“Isn’t it a little incongruous,” said Doctor Sherman, smiling wanly at her, “for the instrument that struck the blow to complain, in the presence of the victim, of his suffering?”

“But I want her to know it!” persisted the wife. “She must know it to do you justice, dear! It seemed at first disloyal—but finally Edgar decided that his duty to the city——”

“Please say no more, Elsie.” Katherine turned to the pale young minister. “Doctor Sherman, I have not come to utter one single word of recrimination. I have come merely to ask you to tell me all you know about the case.”

“I shall be glad to do so.”

“And could I also talk with Mr. Marcy, the agent?”

“He has left the city, and will not return till the trial.”

Katherine was disappointed by this news. Doctor Sherman, though obviously pained by the task, rehearsed in minutest detail the charges he had made against Doctor West, which charges he would later have to repeat upon the witness stand. Also he recounted Mr. Marcy’s story. Katherine scrutinized every point in these two stories for the loose end, the loop-hole, the flaw, she had thought to find. But flaw there was none. The stories were perfectly straightforward.

Katherine walked slowly away, still going over and over Doctor Sherman’s testimony. Doctor Sherman was telling the indubitable truth—yet her father was indubitably innocent. It was a puzzling case, this her first case—a puzzling, most puzzling case.
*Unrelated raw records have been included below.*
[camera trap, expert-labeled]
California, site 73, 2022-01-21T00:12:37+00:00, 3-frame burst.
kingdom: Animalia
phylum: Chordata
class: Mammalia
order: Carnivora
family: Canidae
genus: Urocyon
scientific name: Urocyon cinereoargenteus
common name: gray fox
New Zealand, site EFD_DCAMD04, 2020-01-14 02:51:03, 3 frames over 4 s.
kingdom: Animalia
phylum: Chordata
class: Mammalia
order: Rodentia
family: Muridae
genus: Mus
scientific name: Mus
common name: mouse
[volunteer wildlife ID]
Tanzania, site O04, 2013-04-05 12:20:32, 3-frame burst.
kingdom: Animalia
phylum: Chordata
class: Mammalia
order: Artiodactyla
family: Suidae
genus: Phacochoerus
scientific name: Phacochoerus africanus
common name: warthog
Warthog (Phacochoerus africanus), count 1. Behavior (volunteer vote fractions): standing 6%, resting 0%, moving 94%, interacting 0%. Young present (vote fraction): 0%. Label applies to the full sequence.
When she reached home she was told by her aunt that a gentleman was waiting to see her. She entered the big, old-fashioned parlour, fresh and tasteful despite the stiff black walnut that, in the days of her mother’s marriage, had been spread throughout the land as beauty by the gentlemen who dealt conjointly in furniture and coffins.

From a chair there rose a youthful and somewhat corpulent presence, with a chubby and very serious pink face that sat in a glossy high collar as in a cup. He smiled with a blushful but ingratiating dignity.